Obliviousness would have permitted them to say, “We were busy, we didn’t know, sorry, won’t do it next time, how are the olives?” Now, however, they have to explain, in a court, that a harbor master does not normally have the authority to prevent a vessel from leaving unless they can show cause that it will sink in the mouth of the harbor and restrict access by other vessels. That will take some time. The French went through this a few days ago, and now two French vessels are on their way. My best wishes to the Americans in Athens this morning.
Start spreading the news … I want to be part of it
Many of you will remember my series of posts “100 Days in Omaha”, which came to its promised end in the summer of 2008. The series I’m starting today doesn’t know when it will end, but it’s underway.
Karen and I had our first cup of coffee together after a march when the US was preparing to invade Iraq. In the meantime, I’ve read that declaring your beliefs, especially against a powerful opposition, is good for your disposition. I can tell you that it’s also good for your marriage. I recommend it to all of you.
We all like to play at secrecy, and in this case there is good evidence that it’s useful; I won’t be offering details that imply time or place until it is safe for us to do so This is also true of the several journalists who are here with us.
One of these journalists, Amira Hass, filed this for Sunday June 26.
And yes, that’s Karen watching one of her fellow protesters being dragged off by fellow protesters who are playing the part of the soldiers. Most of us have had personal experience with soldiers of several governments — democracies, dictatorships and everything in between — so we were able to vouch for the realism. As to what happens after the incarceration, there are, of course, interesting variations. More on that later.
Leaving Nebraska
Many of you will know that I kept weekly update here chronicling my experience as a lymphoma patient undergoing treatment in Omaha, Nebraska. Apparently I developed a following before I stopped writing in about August of 2008. I stopped because it was in August that I was told I could “go home” — which, for Karen and me, meant packing a truck and driving across the middle plains and coastal mountains back to Vancouver.
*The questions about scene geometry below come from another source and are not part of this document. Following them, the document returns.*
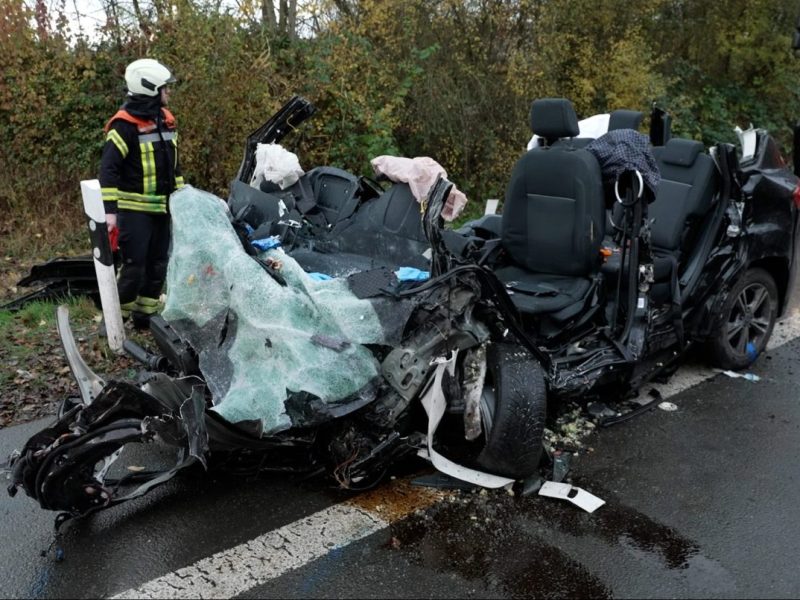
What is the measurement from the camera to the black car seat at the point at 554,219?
15.1 feet

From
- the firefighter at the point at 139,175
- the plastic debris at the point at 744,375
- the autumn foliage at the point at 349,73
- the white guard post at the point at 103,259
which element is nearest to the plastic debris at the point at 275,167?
the white guard post at the point at 103,259

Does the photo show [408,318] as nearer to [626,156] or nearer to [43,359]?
[626,156]

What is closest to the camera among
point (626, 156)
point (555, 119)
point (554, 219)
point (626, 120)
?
point (626, 156)

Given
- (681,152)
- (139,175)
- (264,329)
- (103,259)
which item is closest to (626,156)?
(681,152)

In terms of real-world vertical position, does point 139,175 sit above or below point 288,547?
above

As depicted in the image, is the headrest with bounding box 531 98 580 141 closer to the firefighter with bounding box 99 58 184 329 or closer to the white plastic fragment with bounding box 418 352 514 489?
the white plastic fragment with bounding box 418 352 514 489

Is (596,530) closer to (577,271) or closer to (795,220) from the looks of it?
(577,271)

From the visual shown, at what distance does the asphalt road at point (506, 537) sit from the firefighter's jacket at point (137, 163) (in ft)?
7.63

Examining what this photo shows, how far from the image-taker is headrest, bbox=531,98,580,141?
4660mm

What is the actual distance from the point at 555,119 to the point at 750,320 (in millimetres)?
2119

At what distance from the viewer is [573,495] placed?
3861 millimetres

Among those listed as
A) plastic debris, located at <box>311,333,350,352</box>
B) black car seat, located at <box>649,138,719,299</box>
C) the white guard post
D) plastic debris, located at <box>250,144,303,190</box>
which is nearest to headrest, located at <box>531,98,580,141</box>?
black car seat, located at <box>649,138,719,299</box>

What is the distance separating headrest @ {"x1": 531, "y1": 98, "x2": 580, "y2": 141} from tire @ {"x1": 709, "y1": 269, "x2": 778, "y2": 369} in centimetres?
161

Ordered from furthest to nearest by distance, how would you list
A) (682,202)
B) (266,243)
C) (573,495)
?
(682,202), (266,243), (573,495)
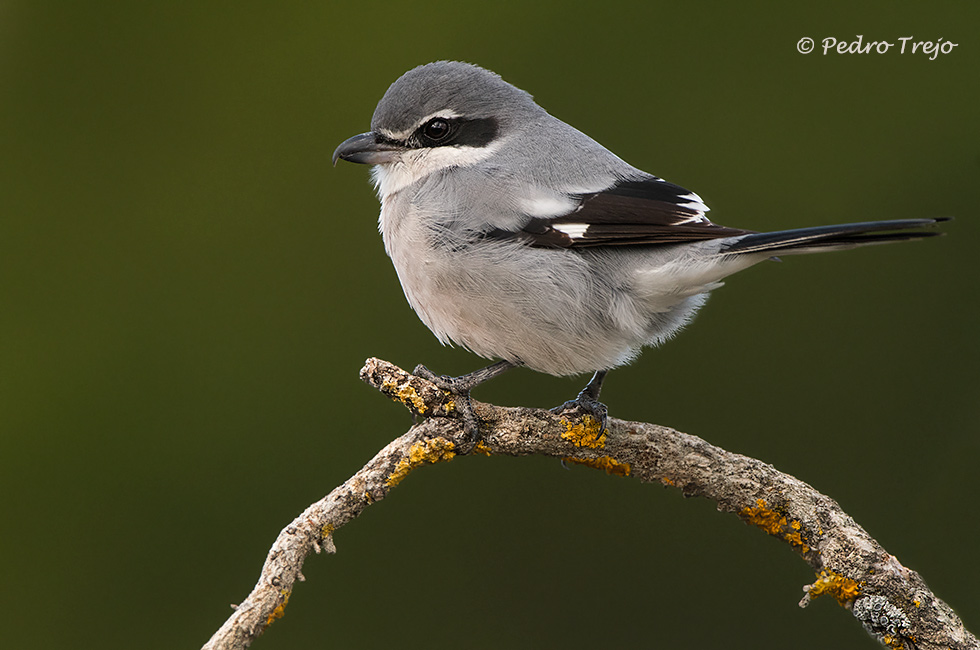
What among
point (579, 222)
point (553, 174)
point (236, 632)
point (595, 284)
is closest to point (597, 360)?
point (595, 284)

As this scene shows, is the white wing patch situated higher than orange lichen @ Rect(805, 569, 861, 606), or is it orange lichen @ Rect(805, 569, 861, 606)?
the white wing patch

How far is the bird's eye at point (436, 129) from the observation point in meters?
2.55

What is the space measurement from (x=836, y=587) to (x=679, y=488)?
17.2 inches

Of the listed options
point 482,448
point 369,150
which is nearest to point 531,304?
point 482,448

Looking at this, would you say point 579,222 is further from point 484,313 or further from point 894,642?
point 894,642

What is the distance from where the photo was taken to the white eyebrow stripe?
7.47 feet

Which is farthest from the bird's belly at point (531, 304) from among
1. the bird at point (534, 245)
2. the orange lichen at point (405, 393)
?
the orange lichen at point (405, 393)

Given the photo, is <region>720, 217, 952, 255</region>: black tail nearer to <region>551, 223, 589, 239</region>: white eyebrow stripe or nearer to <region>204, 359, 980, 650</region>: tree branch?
<region>551, 223, 589, 239</region>: white eyebrow stripe

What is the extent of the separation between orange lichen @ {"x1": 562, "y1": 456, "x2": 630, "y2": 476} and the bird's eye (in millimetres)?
1046

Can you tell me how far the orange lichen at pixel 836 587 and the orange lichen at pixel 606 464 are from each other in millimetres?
526

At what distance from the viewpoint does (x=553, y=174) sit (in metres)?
2.44

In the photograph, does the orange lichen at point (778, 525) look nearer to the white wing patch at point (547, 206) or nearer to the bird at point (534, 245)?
the bird at point (534, 245)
Before I leave the subject of lymphoma and what it may be like for others to consider the possibility of a quick, unplanned exit, I’d like to declare my faith in curiosity, experimentation and endlessly careful scientific and technical work. I hope I can emulate those qualities in my own life — now that my subscription has been extended.
One last thought: Please reflect for a moment on how uneven is the distribution of good luck in both time and geography. During my treatment I was regularly perplexed by the fact that I was enjoying such effective and expensive attention when only a few kilometers away — let alone in distant countries — there were people suffering the same threat, but alone. We have wealth to spare and too few of us are good at putting it to work.
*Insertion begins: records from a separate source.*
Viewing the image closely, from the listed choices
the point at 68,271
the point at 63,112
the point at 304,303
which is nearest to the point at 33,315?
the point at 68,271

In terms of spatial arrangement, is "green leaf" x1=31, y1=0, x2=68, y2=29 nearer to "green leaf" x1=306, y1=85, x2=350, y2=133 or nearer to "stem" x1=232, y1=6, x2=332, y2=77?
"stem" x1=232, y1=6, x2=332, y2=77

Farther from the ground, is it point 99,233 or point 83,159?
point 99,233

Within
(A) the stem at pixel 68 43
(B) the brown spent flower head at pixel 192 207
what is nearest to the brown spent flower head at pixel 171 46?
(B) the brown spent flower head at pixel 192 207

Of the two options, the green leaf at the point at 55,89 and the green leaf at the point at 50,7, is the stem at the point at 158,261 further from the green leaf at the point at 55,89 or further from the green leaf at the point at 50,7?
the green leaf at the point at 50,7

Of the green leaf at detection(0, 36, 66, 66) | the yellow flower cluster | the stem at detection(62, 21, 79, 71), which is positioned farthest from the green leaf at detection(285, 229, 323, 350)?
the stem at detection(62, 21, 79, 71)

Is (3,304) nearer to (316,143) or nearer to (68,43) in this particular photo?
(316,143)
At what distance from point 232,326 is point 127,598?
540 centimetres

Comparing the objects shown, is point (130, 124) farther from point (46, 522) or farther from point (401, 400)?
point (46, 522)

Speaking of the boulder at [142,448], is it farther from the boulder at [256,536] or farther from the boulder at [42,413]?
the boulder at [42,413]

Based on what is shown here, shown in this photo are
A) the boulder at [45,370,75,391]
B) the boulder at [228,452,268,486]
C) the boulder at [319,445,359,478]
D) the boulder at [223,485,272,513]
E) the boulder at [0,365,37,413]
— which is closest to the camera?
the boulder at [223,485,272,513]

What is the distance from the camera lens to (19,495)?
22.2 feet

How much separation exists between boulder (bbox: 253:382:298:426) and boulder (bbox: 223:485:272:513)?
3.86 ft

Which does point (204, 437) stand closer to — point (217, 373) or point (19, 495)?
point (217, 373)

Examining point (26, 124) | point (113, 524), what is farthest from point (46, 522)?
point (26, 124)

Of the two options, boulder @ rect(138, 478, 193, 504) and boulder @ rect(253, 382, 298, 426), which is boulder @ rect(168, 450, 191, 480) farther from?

And now what? I’ve been project managing for a company here in Vancouver. CharityVillage.com is the place where you find people and jobs in the non-profit and government sectors in Canada. We’re working on a new version of the site so have a look in a few week’s time.
Then it’s back to my familiar territory — XML technologies, documents, complex publishing challenges and getting big projects across the finish line standing up.